Tuesday, January 13, 2009

Tales from Bailout Nation Pt. II

A Senate bill aimed at giving strapped homeowners more leverage in renegotiating their mortgages cleared a hurdle Thursday when Citigroup Inc. dropped its opposition.

The legislation, which is being advanced by top Senate Democrats, would let judges set new repayment terms for mortgage holders in bankruptcy court. Lawmakers say the measure is aimed at jump-starting broader efforts to renegotiate millions of underwater mortgages now weighing down the housing market.


To better help illustrate what you just read, we call in Academy Award-winning director Martin Scorcese and his outstanding movie Good Fellas. In this scene, a restaurant owner needs some financial help and needs some protection from the cops, other wise guys, people who don’t pay their bills, etc., so he goes to the local crime boss and talks him into going in as partners. Great. The restaurant owner is now partnering up with the local muscle. Good times, right? What could possibly go wrong?

In this clip, Citigroup is the restaurant owner and “Paulie” is the Federal Government, or “Dick”, or “Chuckie”, or “Chris”, if you prefer.

Roll tape. (NSFWoH Warning)



Wow. That didn’t end too well, now did it.

Maybe now, you are beginning to get an idea of why this bailout business was such a bad idea from the get-go. We’re not Wall St. experts but perhaps the reason why Citigroup dropped its opposition to this legislation is because “Paulie” is into them for $45 billion.

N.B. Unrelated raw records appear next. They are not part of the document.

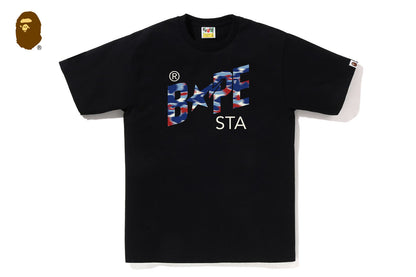 BAPE SCREEN CAMO BAPE STA TEE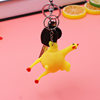 Creative funny vent chicken key chain pendant gift trick pinch happy laying hen decompression small gift wholesale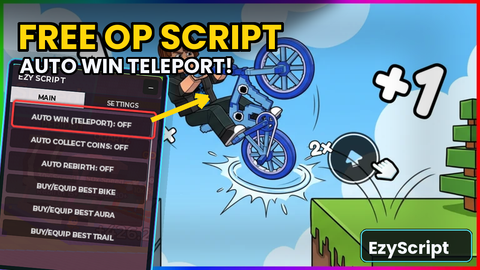 [W2] +1 Double Jump Bike Escape! 🚴💨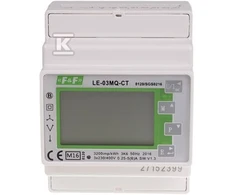F&amp;F Fazių dvipusis tarpinis ir pusiau tiesioginis matuoklis MODBUS RU100 LES-03MQ- CT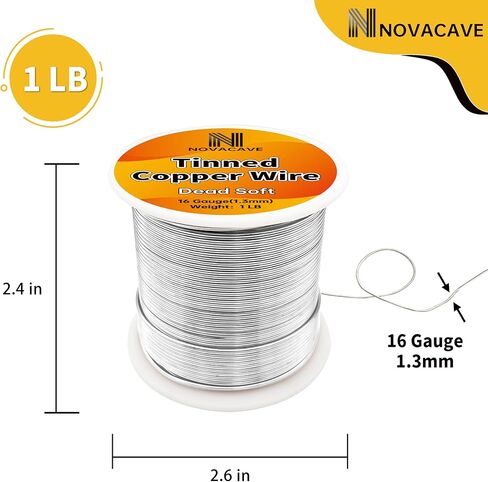 سلك النحاس المعلب ، 18 مقياسًا ، 213 قدمًا ، بكرة 1 رطل ، للزجاج الملون ، الديكور ، صنع المجوهرات in Kuwait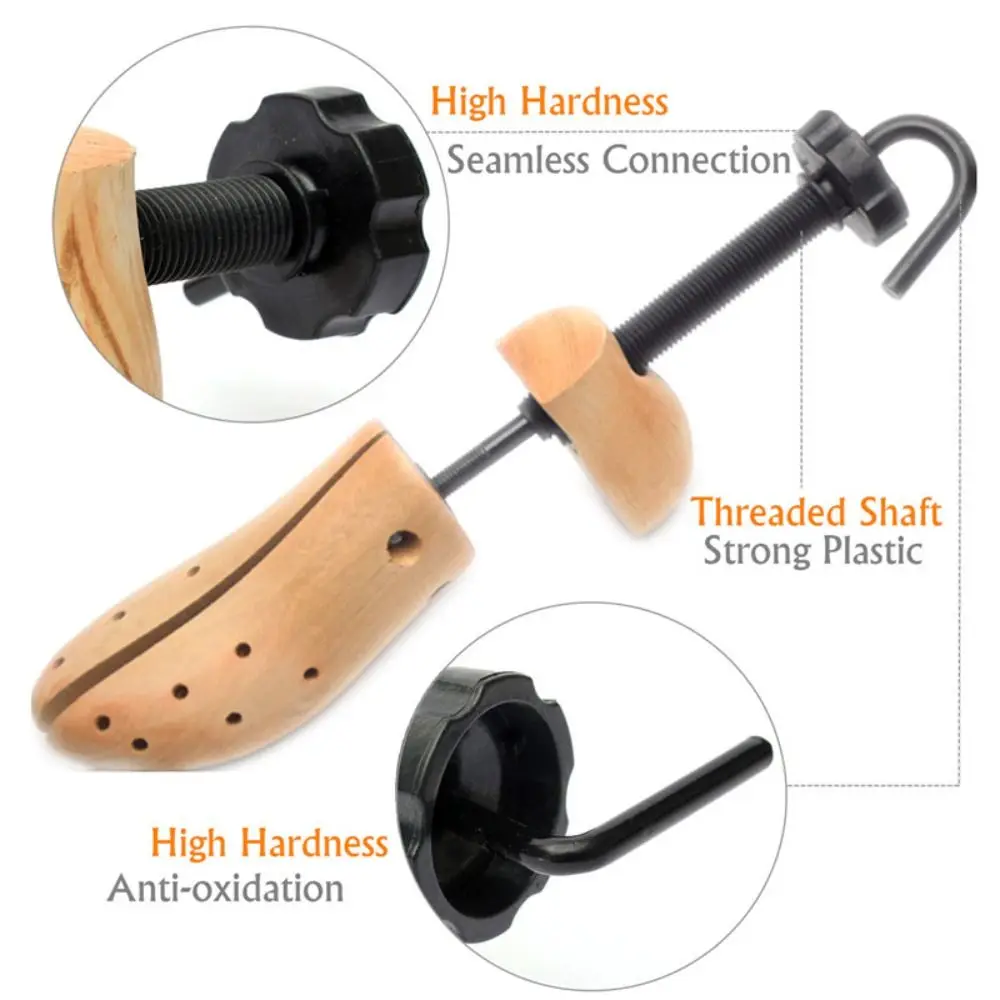 2-Way Adjustable Shoe Stretcher Shoes Tree Shaper Rack Pine Wood Shoe Expander For Man Women Shoe Accessories S/M/L thumbnail 3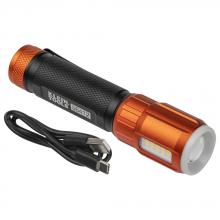 Klein Tools 56412 - Rechargeable Flashlight with Worklight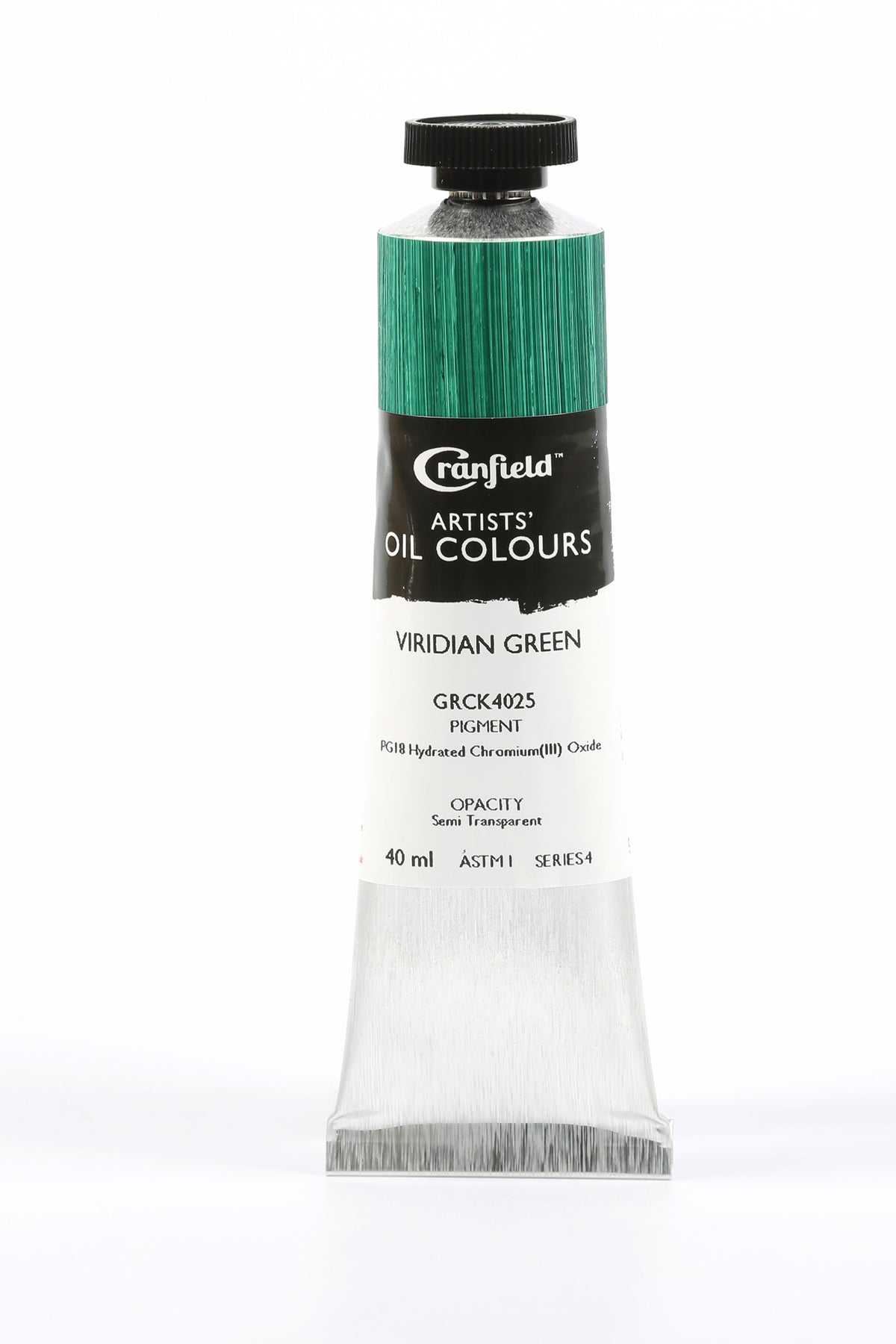 Cranfield Artists' Oil Colour 40ml – Viridian Green (Series 4)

Until recently, Citigroup had fiercely opposed proposals to give bankruptcy judges latitude to change the terms of mortgages. Its about-face comes after the federal government has pumped $45 billion into the company since last fall. The government is now keeping the company on a tight leash.


Just. like. that.

Let that last line linger for a moment. Taste it again. Let it roll over your palate like vinegar.

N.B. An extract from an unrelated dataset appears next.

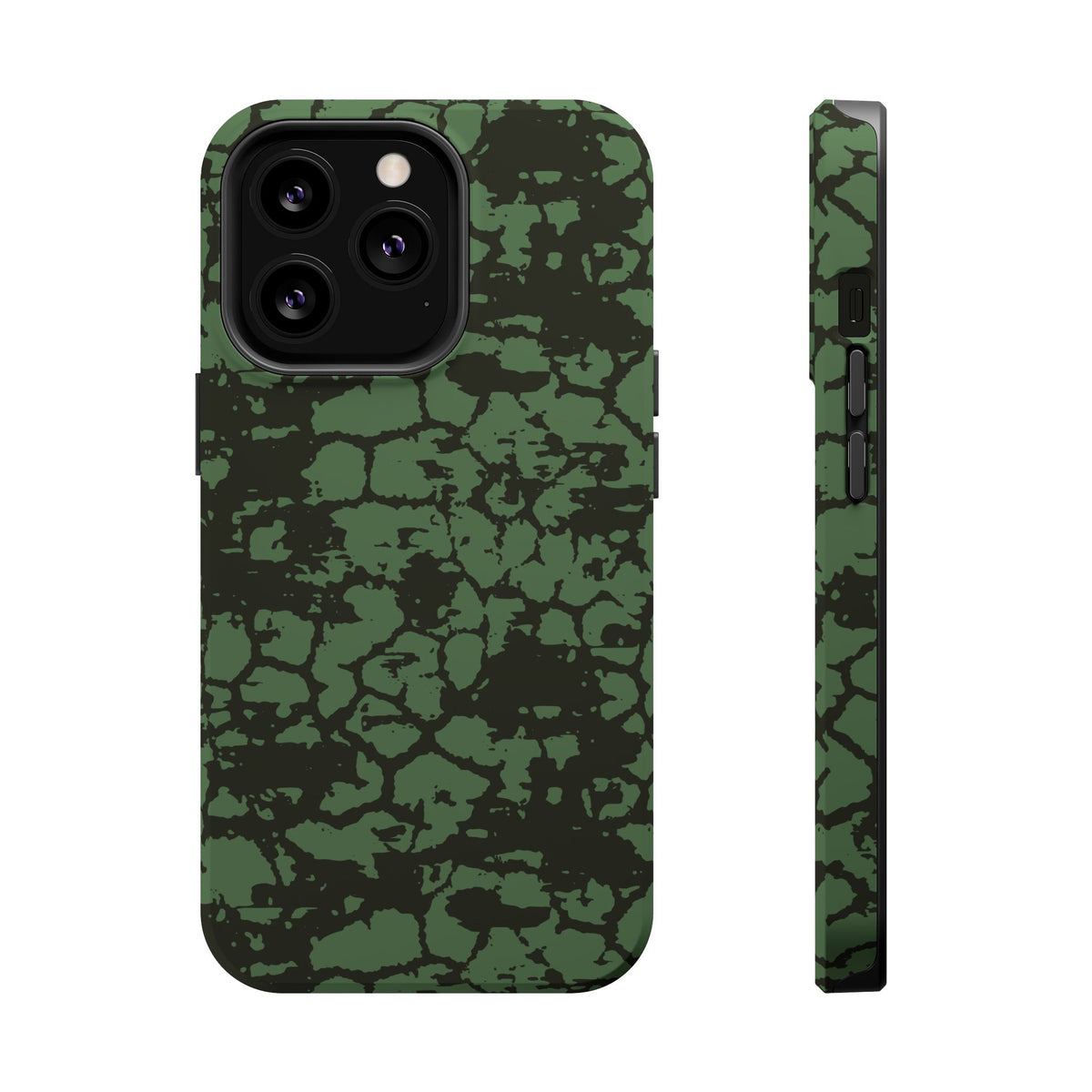Faded Green Giraffe MagSafe Tough iPhone Case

Citigroup danced with the devil and lost. They never had a chance. Now that they are the Feds’ lap dog and a newly-minted GSE, any hopes they had of exercising any independent decision-making pretty much just blew right out the window.

And that money that the lenders will be losing with the “restructured” loans will have to made up from somewhere, right? But, where? The first logical place would be to charge higher interest rates for new home loans… but if those higher interest rates are not competitive then Citigroup cannot offer their money for these loans which could then ultimately lead to… if you were going to complete this sentence with “bankruptcy”, you haven’t been paying attention… even more of your tax dollars going to pay for other people’s home loans.

The lynchpin of free enterprise and capitalism: the contract – a contract between two independent entities spelling out the terms for an exchange of goods, services, money and which is bound by law is about to become a thing of the past.
In its place, a capricious set of variables set forth by some who are on the take from the very people they are overseeing and and who are dispensing this power in an arbitrary fashion as they see fit.

We hope we are being guilty of hyperbole, but of all the ridiculous non-sense we have seen and heard with respect to Bailout Nation, this was the first instance that sent shivers down our spine. We welcome cheerful thoughts and comments.

H/T: Roger Hedgecock

2 comments:

B-Daddy said...

Dean,
Unfortunately, I think you are spot on. Linked you tonight, as I am a little busy.
Really to horrible to contemplate.

K T Cat said...

A link is on the way from a scheduled post.